In this thesis, I tackle the problems in recently emerging technology-mediated psychotherapy through computational methods. Among them, I focus on developing natural language understanding techniques since verbal interaction is most important factor to understand the interaction. Specifically, I develop models and resources to understand languages of clients in counseling, languages of people in suicidal risk, languages of people in various emotional state.
For language understanding of clients in text-based counseling, I develop a categorization method as a labeling scheme for client utterances. I also propose a new model, Conversation Model Fine-Tuning to classify the utterances with small size of labeled data. This allows us to understand client's language and automatically extract meaningful information from them.
For language understanding of people in suicidal risk, I build a dataset of social media posts written by military personnel with corresponding expert annotations of suicidal risk levels. Various pretrained language models are further fine-tuned by using the dataset to classify the risks for developing simple yet effective baselines, achieving high classification performance. This could be applied to help them in time.
For language understanding of people in various emotional states, I propose a framework which enables a model to learn to predict dimensional emotions as well as categorical emotions, only trained from corpus annotated with categorical emotion labels, to give better emotional feedback in self-help psychotherapy without labeled data. Dimensional emotion predicted by a model trained using our framework shows significant positive correlations to corresponding ground truth without direct supervision.

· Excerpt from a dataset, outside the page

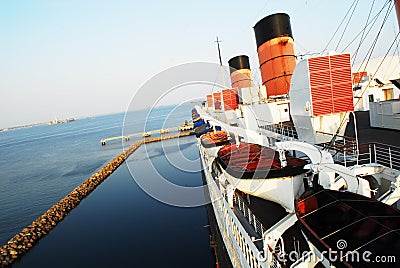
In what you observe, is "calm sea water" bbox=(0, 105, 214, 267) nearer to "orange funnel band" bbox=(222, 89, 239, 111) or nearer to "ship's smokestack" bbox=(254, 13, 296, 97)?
"orange funnel band" bbox=(222, 89, 239, 111)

Through these contributions, our knowledge could advance in understanding dynamics in technology-mediated psychotherapy and relevant information seeking behaviors of people in need. Clients and therapists could be supported in practice by automatized computational models as well.
전산심리치료에 적용할 수 있는 자연어 처리 모델의 학습 방법과 학습 데이터의 제작 방법을 다루었다. 첫째, 텍스트 기반 심리상담을 위한 내담자 발화의 유목화를 진행하고, 상담 대화록에 등장하는 내담자 발화에 각 유목의 등장 여부를 주석하여 학습 데이터를 제작하고, 사전학습된 대화 모델을 활용하여 유목 분류기를 학습하는 방법을 제시하였다. 둘째, 온라인 질의응답 플랫폼에서 등장하는 군인들의 자살 위험이 담긴 게시글을 수집하여 자살 위험 예측 모델을 학습하기 위한 학습 데이터를 구축하였다. 셋째, 심리치료 자활프로그램에서 자주 등장하는 회고 혹은 일기를 활용해 감정 추적을 수월하게 도와줄 수 있는 감정 인식 모델을 개발하였다. 기존 연구는 텍스트에서 기본 감정을 추출하는 모델과 학습 방법을 다루는데, 여기서 더 나아가 기본 감정이 주석된 학습 데이터를 활용해 연속적인 감정을 추론하는 모델의 학습 방법을 제시하고, 이를 일기 텍스트에 적용해 좀 더 풍부한 감정 추론이 가능함을 보였다.